The task: Print out the material that follows word for word.

(Collected data)
___

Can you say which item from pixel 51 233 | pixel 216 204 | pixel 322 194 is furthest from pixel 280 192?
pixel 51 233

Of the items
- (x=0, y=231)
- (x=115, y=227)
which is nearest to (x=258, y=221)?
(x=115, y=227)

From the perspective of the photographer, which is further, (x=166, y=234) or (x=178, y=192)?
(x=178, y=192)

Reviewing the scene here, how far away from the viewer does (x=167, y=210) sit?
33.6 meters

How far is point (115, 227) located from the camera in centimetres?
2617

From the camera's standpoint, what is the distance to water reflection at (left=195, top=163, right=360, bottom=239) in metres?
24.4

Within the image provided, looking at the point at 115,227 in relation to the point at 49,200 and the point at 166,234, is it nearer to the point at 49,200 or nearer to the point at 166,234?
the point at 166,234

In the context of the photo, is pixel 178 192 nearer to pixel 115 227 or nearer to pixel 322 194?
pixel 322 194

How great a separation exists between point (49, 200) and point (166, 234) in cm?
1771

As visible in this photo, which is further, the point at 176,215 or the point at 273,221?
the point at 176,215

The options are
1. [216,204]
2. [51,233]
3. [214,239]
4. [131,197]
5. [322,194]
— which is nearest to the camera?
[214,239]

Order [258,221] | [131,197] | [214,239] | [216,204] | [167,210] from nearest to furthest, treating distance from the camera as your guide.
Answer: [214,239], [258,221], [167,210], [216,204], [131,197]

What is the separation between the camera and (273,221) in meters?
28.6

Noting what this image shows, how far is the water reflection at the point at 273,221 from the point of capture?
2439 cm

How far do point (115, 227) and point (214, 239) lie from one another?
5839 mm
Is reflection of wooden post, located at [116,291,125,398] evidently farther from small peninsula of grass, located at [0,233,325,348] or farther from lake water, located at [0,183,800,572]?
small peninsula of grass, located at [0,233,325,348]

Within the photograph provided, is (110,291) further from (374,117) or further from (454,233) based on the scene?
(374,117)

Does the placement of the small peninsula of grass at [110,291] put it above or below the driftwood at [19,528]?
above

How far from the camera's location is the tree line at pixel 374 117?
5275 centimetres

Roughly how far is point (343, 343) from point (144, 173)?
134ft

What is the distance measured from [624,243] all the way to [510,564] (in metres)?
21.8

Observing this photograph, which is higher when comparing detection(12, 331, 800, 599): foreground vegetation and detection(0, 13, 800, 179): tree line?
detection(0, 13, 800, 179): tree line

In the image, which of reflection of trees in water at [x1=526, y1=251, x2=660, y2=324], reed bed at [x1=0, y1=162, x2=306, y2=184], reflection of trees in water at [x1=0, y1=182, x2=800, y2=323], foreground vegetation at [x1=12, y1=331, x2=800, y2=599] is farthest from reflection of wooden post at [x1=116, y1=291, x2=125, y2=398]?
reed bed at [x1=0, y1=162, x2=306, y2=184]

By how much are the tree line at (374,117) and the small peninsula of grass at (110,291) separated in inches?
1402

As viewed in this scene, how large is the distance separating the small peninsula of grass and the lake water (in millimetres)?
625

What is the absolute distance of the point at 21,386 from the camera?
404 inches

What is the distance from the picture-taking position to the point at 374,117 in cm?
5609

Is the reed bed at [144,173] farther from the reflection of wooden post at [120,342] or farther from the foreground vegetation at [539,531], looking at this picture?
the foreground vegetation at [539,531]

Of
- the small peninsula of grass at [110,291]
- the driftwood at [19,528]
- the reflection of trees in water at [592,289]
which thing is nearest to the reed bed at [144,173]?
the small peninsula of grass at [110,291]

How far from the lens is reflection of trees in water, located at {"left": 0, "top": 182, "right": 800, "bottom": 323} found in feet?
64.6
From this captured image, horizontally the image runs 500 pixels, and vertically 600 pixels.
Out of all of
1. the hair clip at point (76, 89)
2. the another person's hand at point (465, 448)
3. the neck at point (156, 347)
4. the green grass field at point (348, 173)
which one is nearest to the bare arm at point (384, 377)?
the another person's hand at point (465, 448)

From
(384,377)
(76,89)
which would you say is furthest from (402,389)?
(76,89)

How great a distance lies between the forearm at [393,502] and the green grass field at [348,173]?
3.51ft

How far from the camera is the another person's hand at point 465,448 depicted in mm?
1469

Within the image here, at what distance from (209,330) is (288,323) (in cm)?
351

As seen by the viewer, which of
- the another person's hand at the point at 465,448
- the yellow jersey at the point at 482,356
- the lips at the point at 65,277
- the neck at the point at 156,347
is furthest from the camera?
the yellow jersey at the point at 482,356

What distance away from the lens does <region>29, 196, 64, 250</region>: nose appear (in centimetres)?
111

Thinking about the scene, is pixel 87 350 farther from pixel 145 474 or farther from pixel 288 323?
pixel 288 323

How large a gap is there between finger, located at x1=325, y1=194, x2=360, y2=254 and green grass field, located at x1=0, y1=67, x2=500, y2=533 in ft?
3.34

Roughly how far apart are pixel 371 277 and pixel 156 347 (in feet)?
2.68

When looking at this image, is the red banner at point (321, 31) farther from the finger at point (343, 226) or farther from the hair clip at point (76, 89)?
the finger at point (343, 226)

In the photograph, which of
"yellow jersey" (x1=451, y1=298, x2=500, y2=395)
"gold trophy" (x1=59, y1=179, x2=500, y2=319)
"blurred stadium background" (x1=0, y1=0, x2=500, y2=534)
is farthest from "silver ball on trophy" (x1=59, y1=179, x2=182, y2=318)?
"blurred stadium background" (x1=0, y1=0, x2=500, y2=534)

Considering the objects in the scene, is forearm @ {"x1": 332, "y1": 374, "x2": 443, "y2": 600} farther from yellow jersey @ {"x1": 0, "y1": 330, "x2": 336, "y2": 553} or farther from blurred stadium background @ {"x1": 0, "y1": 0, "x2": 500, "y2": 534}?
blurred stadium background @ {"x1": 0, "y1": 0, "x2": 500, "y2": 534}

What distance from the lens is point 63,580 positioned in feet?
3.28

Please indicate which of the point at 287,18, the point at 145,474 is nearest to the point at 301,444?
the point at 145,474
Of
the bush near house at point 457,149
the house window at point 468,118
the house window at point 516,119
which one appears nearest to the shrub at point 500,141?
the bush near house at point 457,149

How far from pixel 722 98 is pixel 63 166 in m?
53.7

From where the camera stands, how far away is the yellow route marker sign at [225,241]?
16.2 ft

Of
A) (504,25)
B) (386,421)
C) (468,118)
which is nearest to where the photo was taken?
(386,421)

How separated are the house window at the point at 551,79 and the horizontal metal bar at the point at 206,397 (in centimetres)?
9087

___

Result for this exercise:
Can you say which item from pixel 51 233 | pixel 216 204 | pixel 322 194 is furthest from pixel 280 192?
pixel 51 233

Of the items
- (x=0, y=231)
- (x=115, y=227)
which is nearest to (x=258, y=221)?
(x=115, y=227)

From the perspective of the photographer, which is further, (x=166, y=234) or (x=178, y=192)?
(x=178, y=192)

Reviewing the scene here, how far away from the viewer does (x=167, y=210) sit?
33.6 meters

How far is point (115, 227) located from the camera in centimetres?
2617

From the camera's standpoint, what is the distance to water reflection at (left=195, top=163, right=360, bottom=239) in metres?
24.4

Within the image provided, looking at the point at 115,227 in relation to the point at 49,200 and the point at 166,234, is it nearer to the point at 49,200 or nearer to the point at 166,234?
the point at 166,234

In the context of the photo, is pixel 178 192 nearer to pixel 115 227 or nearer to pixel 322 194?
pixel 322 194

How great a separation exists between point (49, 200) and point (166, 234) in cm?
1771

As visible in this photo, which is further, the point at 176,215 or the point at 273,221?
the point at 176,215

The options are
1. [216,204]
2. [51,233]
3. [214,239]
4. [131,197]
5. [322,194]
— which is nearest to the camera?
[214,239]

Order [258,221] | [131,197] | [214,239] | [216,204] | [167,210] from nearest to furthest, treating distance from the camera as your guide.
Answer: [214,239], [258,221], [167,210], [216,204], [131,197]

What is the separation between the camera and (273,221) in meters?
28.6

Noting what this image shows, how far is the water reflection at the point at 273,221 from the point of capture?
2439 cm

How far do point (115, 227) and point (214, 239) lie from one another?
5839 mm
Is reflection of wooden post, located at [116,291,125,398] evidently farther from small peninsula of grass, located at [0,233,325,348] or farther from lake water, located at [0,183,800,572]?
small peninsula of grass, located at [0,233,325,348]

Within the photograph provided, is (110,291) further from (374,117) or further from (454,233) based on the scene?
(374,117)

Does the placement of the small peninsula of grass at [110,291] put it above or below the driftwood at [19,528]?
above

How far from the camera's location is the tree line at pixel 374 117?
5275 centimetres

Roughly how far is point (343, 343) from point (144, 173)?
134ft

What is the distance measured from [624,243] all the way to [510,564] (in metres)?
21.8

Observing this photograph, which is higher when comparing detection(12, 331, 800, 599): foreground vegetation and detection(0, 13, 800, 179): tree line?
detection(0, 13, 800, 179): tree line

In the image, which of reflection of trees in water at [x1=526, y1=251, x2=660, y2=324], reed bed at [x1=0, y1=162, x2=306, y2=184], reflection of trees in water at [x1=0, y1=182, x2=800, y2=323], foreground vegetation at [x1=12, y1=331, x2=800, y2=599] is farthest from reflection of wooden post at [x1=116, y1=291, x2=125, y2=398]?
reed bed at [x1=0, y1=162, x2=306, y2=184]

By how much are the tree line at (374,117) and the small peninsula of grass at (110,291) separated in inches?
1402

As viewed in this scene, how large is the distance separating the small peninsula of grass and the lake water (in millimetres)?
625

What is the absolute distance of the point at 21,386 from the camera?
404 inches

What is the distance from the picture-taking position to the point at 374,117 in cm?
5609

Is the reed bed at [144,173] farther from the reflection of wooden post at [120,342] or farther from the foreground vegetation at [539,531], looking at this picture?
the foreground vegetation at [539,531]

Of
- the small peninsula of grass at [110,291]
- the driftwood at [19,528]
- the reflection of trees in water at [592,289]
which thing is nearest to the reed bed at [144,173]?
the small peninsula of grass at [110,291]

How far from the lens is reflection of trees in water, located at {"left": 0, "top": 182, "right": 800, "bottom": 323} found in feet?
64.6
From this captured image, horizontally the image runs 500 pixels, and vertically 600 pixels.
Out of all of
1. the hair clip at point (76, 89)
2. the another person's hand at point (465, 448)
3. the neck at point (156, 347)
4. the green grass field at point (348, 173)
which one is nearest to the bare arm at point (384, 377)?
the another person's hand at point (465, 448)

From
(384,377)
(76,89)
which would you say is furthest from (402,389)?
(76,89)

How great a distance lies between the forearm at [393,502] and the green grass field at [348,173]?
3.51ft

How far from the camera is the another person's hand at point 465,448 depicted in mm?
1469

Within the image here, at what distance from (209,330) is (288,323) (in cm)?
351

As seen by the viewer, which of
- the another person's hand at the point at 465,448
- the yellow jersey at the point at 482,356
- the lips at the point at 65,277
- the neck at the point at 156,347
is furthest from the camera?
the yellow jersey at the point at 482,356

What distance away from the lens does <region>29, 196, 64, 250</region>: nose appear (in centimetres)?
111

Thinking about the scene, is pixel 87 350 farther from pixel 145 474 or farther from pixel 288 323?
pixel 288 323

How large a gap is there between finger, located at x1=325, y1=194, x2=360, y2=254 and green grass field, located at x1=0, y1=67, x2=500, y2=533 in ft?
3.34

Roughly how far apart are pixel 371 277 and pixel 156 347 (in feet)?
2.68

When looking at this image, is the red banner at point (321, 31) farther from the finger at point (343, 226) or farther from the hair clip at point (76, 89)?
the finger at point (343, 226)

In the photograph, which of
"yellow jersey" (x1=451, y1=298, x2=500, y2=395)
"gold trophy" (x1=59, y1=179, x2=500, y2=319)
"blurred stadium background" (x1=0, y1=0, x2=500, y2=534)
is farthest from "silver ball on trophy" (x1=59, y1=179, x2=182, y2=318)?
"blurred stadium background" (x1=0, y1=0, x2=500, y2=534)

Considering the objects in the scene, is forearm @ {"x1": 332, "y1": 374, "x2": 443, "y2": 600} farther from yellow jersey @ {"x1": 0, "y1": 330, "x2": 336, "y2": 553} or farther from blurred stadium background @ {"x1": 0, "y1": 0, "x2": 500, "y2": 534}?
blurred stadium background @ {"x1": 0, "y1": 0, "x2": 500, "y2": 534}

What distance from the lens is point 63,580 positioned in feet?
3.28

Please indicate which of the point at 287,18, the point at 145,474 is nearest to the point at 301,444?
the point at 145,474
Of
the bush near house at point 457,149
the house window at point 468,118
the house window at point 516,119
which one appears nearest to the shrub at point 500,141?
the bush near house at point 457,149

How far from pixel 722 98 is pixel 63 166 in m?
53.7

From where the camera stands, how far away is the yellow route marker sign at [225,241]?
16.2 ft

Of
A) (504,25)
B) (386,421)
C) (468,118)
which is nearest to where the photo was taken?
(386,421)

How separated are the house window at the point at 551,79 and the horizontal metal bar at the point at 206,397 (in centimetres)?
9087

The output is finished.